◆ WHAT YOU NEED TO DO
Please copy out the review of the Prometeo recording below word for word, from the list of performers to its final sentence.

◆ SELECTED EXTRACT
◇ ◇ ◇ ◇

Petra Hoffmann, Monika Bair-Ivenz, Susanne Otto, Noa Frenkel, Hubert Mayer – singers

Sigrun Schell, Gregor Dalal – speakers

Solistenchor Freiburg

ensemble recherche

Solistenensemble des Philharmonischen Orchesters Freiburg

Solistenensemble des SWR Sinfonieorchesters Baden-Baden und Freiburg

Experimentalstudio der Heinrich-Strobel-Stiftung des SWR, Freiburg, dir. André Richard – electronics

Peter Hirsch, Kwamé Ryan – conductors

 

Col legno 2SACD 20605 [Includes booklet with texts by André Richard, Lydia Jescke, Peter Hirsch and Dorothee Schabert, and listening score by Klaus Pauler]

 

 

Prometeo is an immense extravagance. So much of the work’s success depends upon its spatial projection inside a large hall and the theatre created by constellations of performers that it may be foolish even attempting to capture it on disc.

Col legno have, however, attempted a rapprochement with Nono’s lavish production. As with other recent releases, Prometeo has been released on hybrid SACD, allowing for full surround-sound listening (if you have the facilities)* . The recording is also supported by two thick booklets: one containing extensive sleevenotes, the other a ‘listening score’. This is a generously packaged recording. Unfortunately I don’t have a surround-sound hi-fi, or the technology to get the most out of SACD quality sound. So I will note only that although the spatial effects are inevitably compromised on a standard hi-fi, the recording quality is still extremely good.

With all these caveats in place, how is this Prometeo for the home listener? To their credit, col legno have anticipated the problems inherent in the project and, through that sumptuous documentation, created a different, but equally vivid, projection of the piece through its text. The second CD booklet presents the original libretto for Prometeo, composed for Nono by Massimo Cacciari, additional sources that Nono incorporated and, finally, a ‘listening score’, in which the entire work is mapped out, syllable by syllable, with respect to CD timings and vocal part. This latter deftly guides the listener through the piece, clarifying layers of intertextuality and large-scale structural relationships across the piece.

◇ ◇ ◇ ◇

◆ SUPPLIED MATERIAL
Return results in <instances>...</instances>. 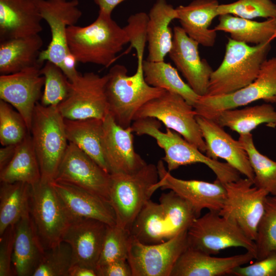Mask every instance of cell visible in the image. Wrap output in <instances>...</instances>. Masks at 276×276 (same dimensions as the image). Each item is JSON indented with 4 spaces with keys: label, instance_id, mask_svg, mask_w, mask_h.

◇ ◇ ◇ ◇

◆ TASK RESULT
Petra Hoffmann, Monika Bair-Ivenz, Susanne Otto, Noa Frenkel, Hubert Mayer – singers

Sigrun Schell, Gregor Dalal – speakers

Solistenchor Freiburg

ensemble recherche

Solistenensemble des Philharmonischen Orchesters Freiburg

Solistenensemble des SWR Sinfonieorchesters Baden-Baden und Freiburg

Experimentalstudio der Heinrich-Strobel-Stiftung des SWR, Freiburg, dir. André Richard – electronics

Peter Hirsch, Kwamé Ryan – conductors

 

Col legno 2SACD 20605 [Includes booklet with texts by André Richard, Lydia Jescke, Peter Hirsch and Dorothee Schabert, and listening score by Klaus Pauler]

 

 

Prometeo is an immense extravagance. So much of the work’s success depends upon its spatial projection inside a large hall and the theatre created by constellations of performers that it may be foolish even attempting to capture it on disc.

Col legno have, however, attempted a rapprochement with Nono’s lavish production. As with other recent releases, Prometeo has been released on hybrid SACD, allowing for full surround-sound listening (if you have the facilities)* . The recording is also supported by two thick booklets: one containing extensive sleevenotes, the other a ‘listening score’. This is a generously packaged recording. Unfortunately I don’t have a surround-sound hi-fi, or the technology to get the most out of SACD quality sound. So I will note only that although the spatial effects are inevitably compromised on a standard hi-fi, the recording quality is still extremely good.

With all these caveats in place, how is this Prometeo for the home listener? To their credit, col legno have anticipated the problems inherent in the project and, through that sumptuous documentation, created a different, but equally vivid, projection of the piece through its text. The second CD booklet presents the original libretto for Prometeo, composed for Nono by Massimo Cacciari, additional sources that Nono incorporated and, finally, a ‘listening score’, in which the entire work is mapped out, syllable by syllable, with respect to CD timings and vocal part. This latter deftly guides the listener through the piece, clarifying layers of intertextuality and large-scale structural relationships across the piece.